Me inclino a creer que son estos, sin duda, los que mantienen vivo el llamado «espíritu navideño». No hay encuesta del CESID que los cuantifique, pero no es descabellado creer que son -siguen siendo- abultada mayoría. Y que son, por añadidura, los más participativos. Los del alborozo sin ambigüedades. Los del regalo, las compras, el amigo invisible y el décimo compartido. Los de la voluntad, ellos sí, a prueba de bomba.

Los otros, los de la mala o ninguna voluntad, los sempiternos Ebeneizer Scrooge autoexcluidos de la fiesta, aguardan resignados a que pase la tormenta, a que el angelito que sobrevuela el belén llevando la leyenda en las manos regrese, agotado, a su cielo de verano donde posa y reposa hasta la siguiente temporada.

Un deseo de paz que se dirige solamente a una parte corre el peligro de alimentar el conflicto del conjunto. La experiencia demuestra, sin embargo, que en unos pocos días de diciembre el entendimiento es posible. Cada cual le pone su color a la Navidad, cada calle se decanta por su alumbrado, cada villancico elige su verso, cada ausencia argumenta su coartada, cada huida expone su argumento. Hay como un manto de respeto que viene a cubrirlo (podría decir también encubrirlo) todo durante unos días. Y así el mensaje de la buena voluntad se lee, se retuerce y desdibuja hasta dejarlo en un acomodaticio «Tengamos la fiesta en paz», mezcla de inteligencia, sensatez y una extraordinaria dosis de cinismo a prueba de todas las voluntades.

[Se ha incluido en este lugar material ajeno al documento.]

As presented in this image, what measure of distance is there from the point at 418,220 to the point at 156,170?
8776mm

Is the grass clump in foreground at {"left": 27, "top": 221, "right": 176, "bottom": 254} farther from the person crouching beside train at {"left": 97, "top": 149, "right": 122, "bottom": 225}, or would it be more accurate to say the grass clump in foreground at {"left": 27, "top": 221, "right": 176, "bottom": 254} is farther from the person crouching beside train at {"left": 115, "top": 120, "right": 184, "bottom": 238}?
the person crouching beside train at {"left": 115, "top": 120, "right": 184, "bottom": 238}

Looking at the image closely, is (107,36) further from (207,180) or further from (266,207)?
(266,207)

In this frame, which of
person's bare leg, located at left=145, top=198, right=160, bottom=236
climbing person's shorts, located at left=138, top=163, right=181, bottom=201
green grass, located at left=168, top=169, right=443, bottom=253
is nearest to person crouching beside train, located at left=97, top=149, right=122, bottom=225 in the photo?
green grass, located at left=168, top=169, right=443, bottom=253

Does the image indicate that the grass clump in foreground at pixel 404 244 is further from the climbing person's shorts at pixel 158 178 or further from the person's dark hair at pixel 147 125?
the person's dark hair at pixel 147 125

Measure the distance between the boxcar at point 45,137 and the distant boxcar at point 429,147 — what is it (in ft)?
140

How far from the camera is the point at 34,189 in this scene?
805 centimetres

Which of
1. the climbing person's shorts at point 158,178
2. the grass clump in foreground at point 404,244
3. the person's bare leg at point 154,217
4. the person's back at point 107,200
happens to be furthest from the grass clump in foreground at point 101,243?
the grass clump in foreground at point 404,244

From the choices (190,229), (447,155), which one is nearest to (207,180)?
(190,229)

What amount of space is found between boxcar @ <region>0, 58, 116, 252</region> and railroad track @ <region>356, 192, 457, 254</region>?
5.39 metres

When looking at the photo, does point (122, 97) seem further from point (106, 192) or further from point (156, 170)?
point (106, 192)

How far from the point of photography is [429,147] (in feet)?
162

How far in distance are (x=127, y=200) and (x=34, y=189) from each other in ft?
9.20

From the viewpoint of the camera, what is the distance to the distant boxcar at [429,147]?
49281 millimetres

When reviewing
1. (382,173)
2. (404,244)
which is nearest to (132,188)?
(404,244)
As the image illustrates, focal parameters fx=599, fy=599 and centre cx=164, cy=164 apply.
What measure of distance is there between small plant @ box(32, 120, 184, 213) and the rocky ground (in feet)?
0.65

Pero en el embarullado paisaje de este año descubro, de repente, a tres seres desorientados. Perdida su razón de ser, andan sin norte, dando tumbos. Me acerco y reconozco a los tres dickensianos espíritus de las Navidades pasadas, presentes y futuras. Están desolados. Confundidos. Hasta hace un mes tenían claros sus papeles, pero ahora resulta que el de las Navidades presentes, que se las prometía felices, tiene que volver a vestir el traje de las pasadas Navidades. Con algunos arreglos, eso sí. Con algo más de anchura en las sisas, pero tan presto a romperse como entonces. El de las Navidades pasadas, a su vez, no disimula un cabreo de padre y muy señor mío. Él, que ya se veía jubilado, con días libres, tiene que caminar junto al las Navidades presentes, de la mano los dos, condenado a recorrer de nuevo lo que creía ya desandado. Solo el de las Navidades futuras se atreve a caminar erguido y con un punto de luz en los ojos. Y es porque sabe que en él confluyen todas las esperanzas. Que es tanto como decir, ahora sí, todas las voluntades.